Unterweisung Reinigungsarbeiten: Rechtssicher und praxisnah
Rechtssicher · Barrierefrei · Mit Zertifikat
Reinigungsarbeiten im Gesundheitswesen bergen vielfältige Gefährdungen – von Infektionen über chemische Einwirkungen bis hin zu Unfällen durch rutschige Böden. Jede Mitarbeiterin und jeder Mitarbeiter, der Reinigungs- oder Desinfektionstätigkeiten durchführt, muss daher vor Erstbeschäftigung und regelmäßig wiederkehrend unterwiesen werden.

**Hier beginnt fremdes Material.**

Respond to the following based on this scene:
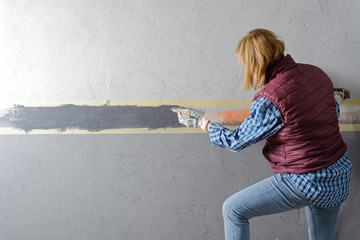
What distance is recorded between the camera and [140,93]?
1938mm

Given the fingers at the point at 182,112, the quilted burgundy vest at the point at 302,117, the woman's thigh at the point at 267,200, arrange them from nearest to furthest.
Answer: the quilted burgundy vest at the point at 302,117
the woman's thigh at the point at 267,200
the fingers at the point at 182,112

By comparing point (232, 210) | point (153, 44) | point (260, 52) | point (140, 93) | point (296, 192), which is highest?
point (153, 44)

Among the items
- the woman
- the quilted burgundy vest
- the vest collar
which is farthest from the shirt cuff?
the vest collar

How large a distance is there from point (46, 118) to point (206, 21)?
1.26 meters

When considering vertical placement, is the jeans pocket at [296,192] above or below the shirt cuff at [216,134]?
below

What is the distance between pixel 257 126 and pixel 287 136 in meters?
0.15

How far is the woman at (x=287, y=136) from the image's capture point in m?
1.31

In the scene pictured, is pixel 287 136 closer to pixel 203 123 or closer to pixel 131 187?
pixel 203 123

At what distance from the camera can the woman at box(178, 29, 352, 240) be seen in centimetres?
131

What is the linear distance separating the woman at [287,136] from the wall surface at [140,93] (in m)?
0.48

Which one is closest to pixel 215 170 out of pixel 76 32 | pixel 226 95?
pixel 226 95

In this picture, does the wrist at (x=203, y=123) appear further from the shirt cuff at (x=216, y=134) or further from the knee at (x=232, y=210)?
the knee at (x=232, y=210)

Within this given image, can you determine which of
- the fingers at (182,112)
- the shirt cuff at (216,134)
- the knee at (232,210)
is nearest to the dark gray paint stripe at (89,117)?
the fingers at (182,112)

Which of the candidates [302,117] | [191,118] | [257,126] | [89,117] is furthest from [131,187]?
[302,117]
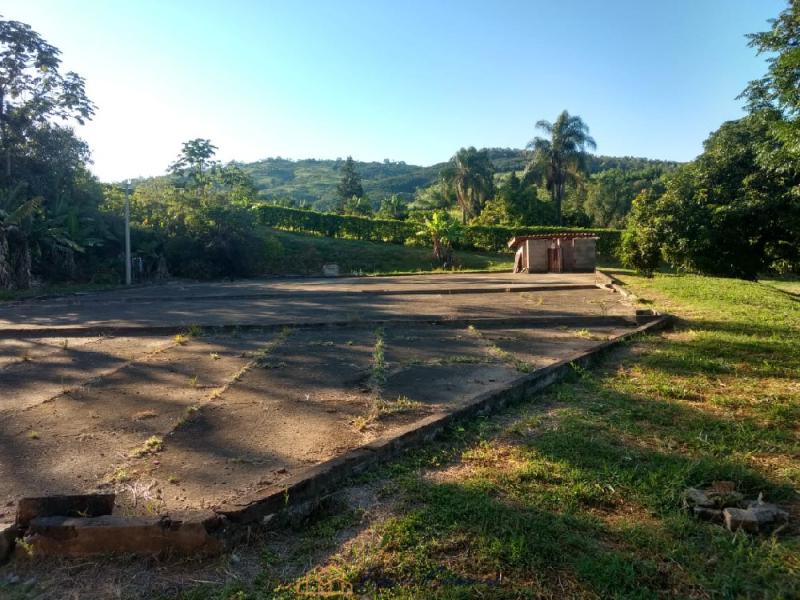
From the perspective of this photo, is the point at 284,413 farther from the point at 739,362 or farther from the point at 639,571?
the point at 739,362

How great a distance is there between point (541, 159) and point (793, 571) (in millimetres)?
48697

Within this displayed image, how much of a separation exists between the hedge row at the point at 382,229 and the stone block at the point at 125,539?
113 ft

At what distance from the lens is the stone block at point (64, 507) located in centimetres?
251

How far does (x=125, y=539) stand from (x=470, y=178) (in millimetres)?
51117

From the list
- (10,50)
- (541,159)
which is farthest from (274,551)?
(541,159)

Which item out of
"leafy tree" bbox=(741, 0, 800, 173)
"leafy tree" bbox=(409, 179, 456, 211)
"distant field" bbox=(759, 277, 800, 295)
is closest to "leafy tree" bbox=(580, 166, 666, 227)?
"leafy tree" bbox=(409, 179, 456, 211)

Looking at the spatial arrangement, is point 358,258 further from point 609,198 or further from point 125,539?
point 125,539

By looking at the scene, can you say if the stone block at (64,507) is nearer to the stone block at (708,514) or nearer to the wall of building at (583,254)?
the stone block at (708,514)

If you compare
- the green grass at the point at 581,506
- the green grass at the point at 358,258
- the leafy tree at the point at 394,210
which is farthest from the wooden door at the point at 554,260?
the leafy tree at the point at 394,210

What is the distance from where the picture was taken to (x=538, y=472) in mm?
3061

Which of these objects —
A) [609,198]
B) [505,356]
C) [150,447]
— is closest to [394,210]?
[609,198]

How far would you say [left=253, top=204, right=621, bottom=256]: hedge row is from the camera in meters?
36.7

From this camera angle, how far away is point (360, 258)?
32.9 meters

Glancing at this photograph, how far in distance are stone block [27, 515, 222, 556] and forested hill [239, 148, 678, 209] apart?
77717mm
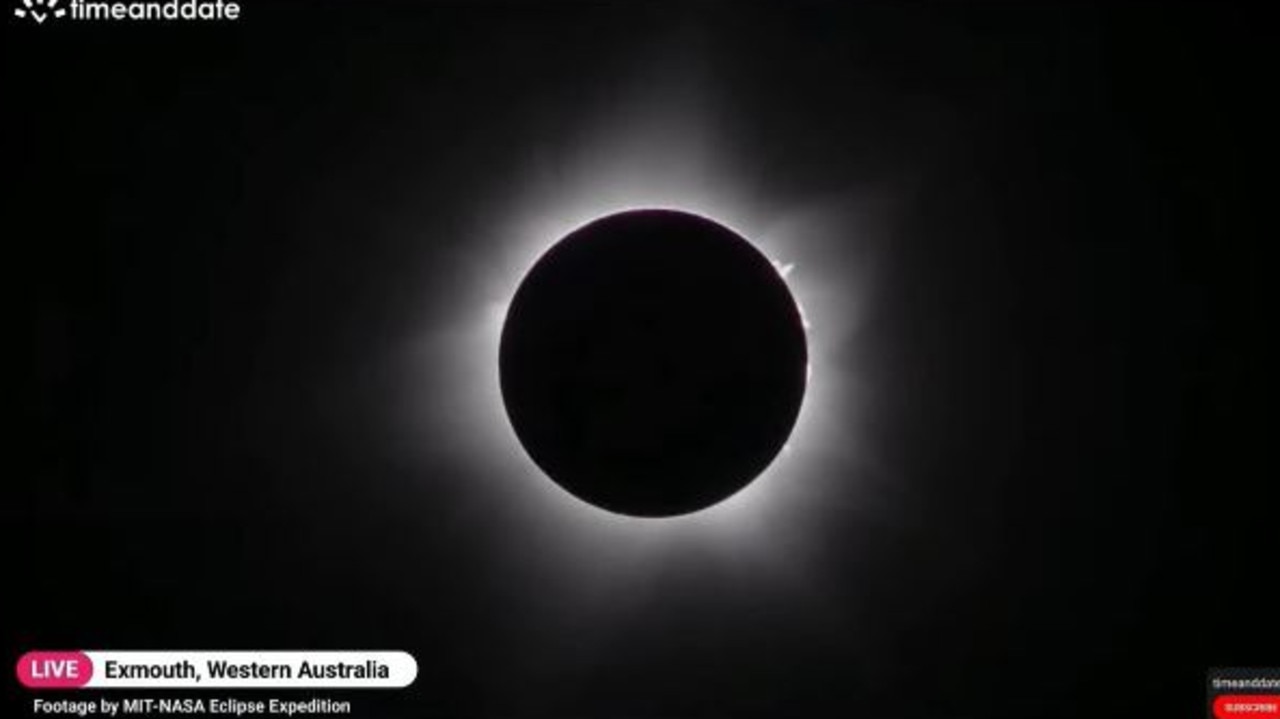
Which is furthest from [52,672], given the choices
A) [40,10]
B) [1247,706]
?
[1247,706]

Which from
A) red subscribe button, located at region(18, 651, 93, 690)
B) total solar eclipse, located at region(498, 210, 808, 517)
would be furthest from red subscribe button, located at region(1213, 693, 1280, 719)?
red subscribe button, located at region(18, 651, 93, 690)

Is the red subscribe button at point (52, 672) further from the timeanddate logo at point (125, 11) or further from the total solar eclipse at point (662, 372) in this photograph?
the timeanddate logo at point (125, 11)

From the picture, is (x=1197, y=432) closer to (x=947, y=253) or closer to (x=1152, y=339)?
(x=1152, y=339)

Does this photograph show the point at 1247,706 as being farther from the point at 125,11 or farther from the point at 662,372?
the point at 125,11

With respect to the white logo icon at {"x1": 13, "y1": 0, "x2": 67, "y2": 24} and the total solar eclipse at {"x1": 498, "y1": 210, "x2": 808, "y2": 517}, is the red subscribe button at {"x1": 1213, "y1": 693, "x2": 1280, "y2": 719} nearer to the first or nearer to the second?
the total solar eclipse at {"x1": 498, "y1": 210, "x2": 808, "y2": 517}

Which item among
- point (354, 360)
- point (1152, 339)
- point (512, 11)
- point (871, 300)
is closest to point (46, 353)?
point (354, 360)

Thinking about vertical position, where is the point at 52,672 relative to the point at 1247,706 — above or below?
above

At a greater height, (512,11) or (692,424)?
(512,11)
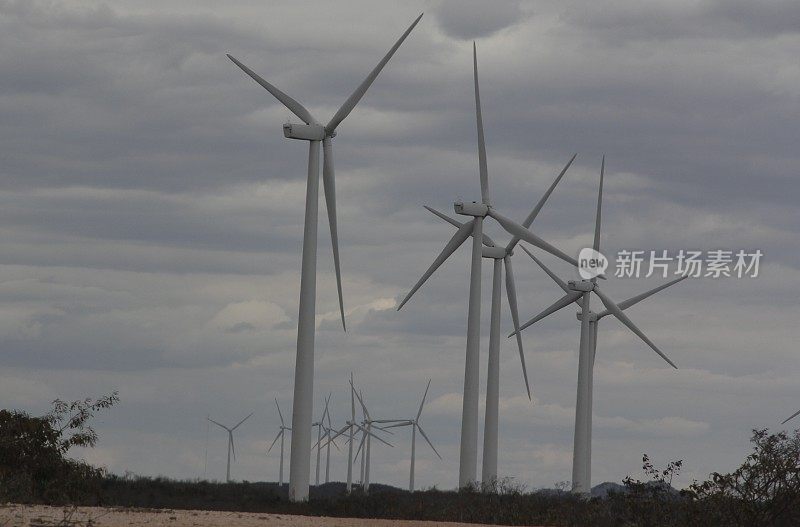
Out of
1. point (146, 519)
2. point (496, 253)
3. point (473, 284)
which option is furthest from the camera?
point (496, 253)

Diese Unterweisung schützt Beschäftigte, Patient:innen und Besucher:innen gleichermaßen und erfüllt zugleich die gesetzlichen Vorgaben nach ArbSchG und DGUV. In diesem Leitfaden erfahren Personalverantwortliche und Sicherheitsbeauftragte, welche Inhalte zwingend zu vermitteln sind, wie sie die Schulung dokumentieren und welche Besonderheiten in Kliniken, Pflegeeinrichtungen oder Praxen zu beachten sind.
Warum Unterweisungscenter?
📋 Pflichten des Arbeitgebers
📘 Inhalte der Unterweisung
1. Gefährdungserkennung und -bewertung
Die Teilnehmenden lernen typische Gefährdungen zu identifizieren:
- Biologische Gefährdungen: Kontakt mit Blut, Sekreten, Bakterien, Viren oder Pilzen in Krankenhaus, Pflegeheim oder Labor.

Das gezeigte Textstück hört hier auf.